In Lancaster v. Buerkle Buick Honda Co., 809 F.2d 539 (8th Cir. 1987), cert. denied 107 S. Ct. 3212 (1987), the court found that the termination agreement signed by the plaintiff barred his employment-related claims. The plaintiff argued that he did not knowingly and willingly release his employment-related claims. In determining whether the release was knowingly and willingly signed, the court applied ordinary contract principles. The court determined that the agreement was less than two typewritten pages, was written in clear and simple language, and unambiguously released all of his claims relating to termination of his employment. In making its decision, the court considered the following factors: the plaintiff had five days to read the agreement, there were no ultimatums or deadlines for its acceptance, the plaintiff had input into the terms of the agreement and the plaintiff was a management employee with business experience who had signed numerous contracts.
There are several things to consider in determining whether the former employees, in the case before the Commission, knowingly and willingly released their pending claims. The criteria put forth in Stroman are useful. Courts appear to put much emphasis on education and experience, as well as on whether the release specifically discusses pending suits or causes of actions.
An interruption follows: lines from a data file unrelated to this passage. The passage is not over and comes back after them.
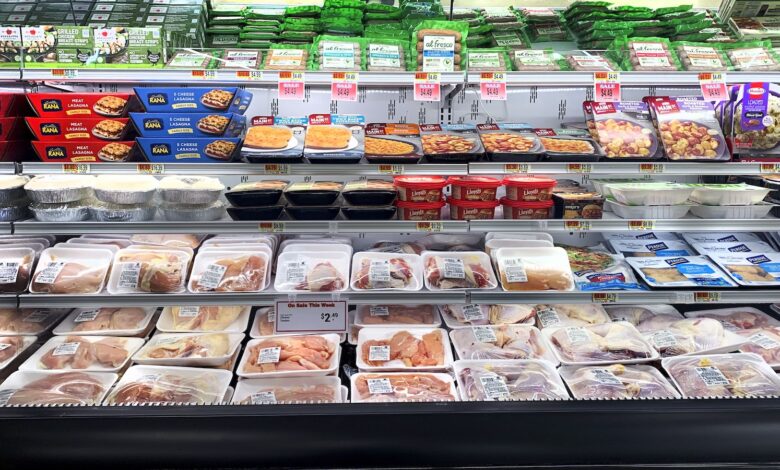 Ultra-fast meat processing plan could harm workers and the environment—Misryoum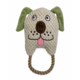 M-PETS Terra Vigo Dog Plush Toy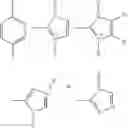 Fig. 29 - Substituted porphyrins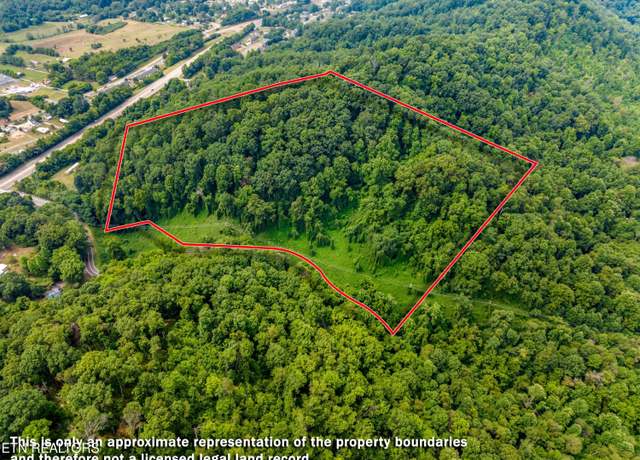 Property at TBD Highway 66 N, Rogersville, TN 37857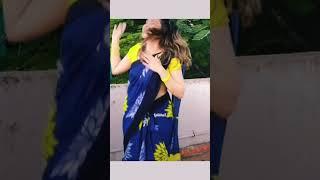 Actress Aarthi Subash Super Dance #tamildance #tamilprank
In the instant case, there is a typed release of less than one page. Some of it is confusing, but it appears to be written in all-encompassing language in an attempt to secure an unequivocal release of all claims. The release does not specifically refer to pending lawsuits, but it does refer to "causes of action . . . may now have." Argument can be made that these releases were not knowing and voluntary, depending on the specific circumstances for each of the employees who had pending charges against the employer. It might be easy for an employee not to understand that a release of all claims in the pending charges was being made, especially if an attorney was not consulted. However, the employer did advise that an attorney be consulted. Other factors to consider are how the dollar figure was determined, whether the money was compensation for the job termination and unused vacation, and whether the employees had input in the drafting of the release. In the instant case, we know that the terms of the release were negotiated by the union on behalf of the employees. We know that courts have consistently held such releases to be valid, if knowingly signed by the employee.
Please note that Age Discrimination in Employment Act claims require specific language in a release. It is unclear as to exactly when a court will interpret a release of other Title VII claims to be valid under various sets of fact. It would appear that, based on current court interpretation of releases obtained under conditions such as in this case, the employees' pending lawsuits are precluded by the signed releases based on the all-encompassing language in the release. This conclusion is made without the benefit of any specific details on the individual circumstances of each employee who had a pending lawsuit.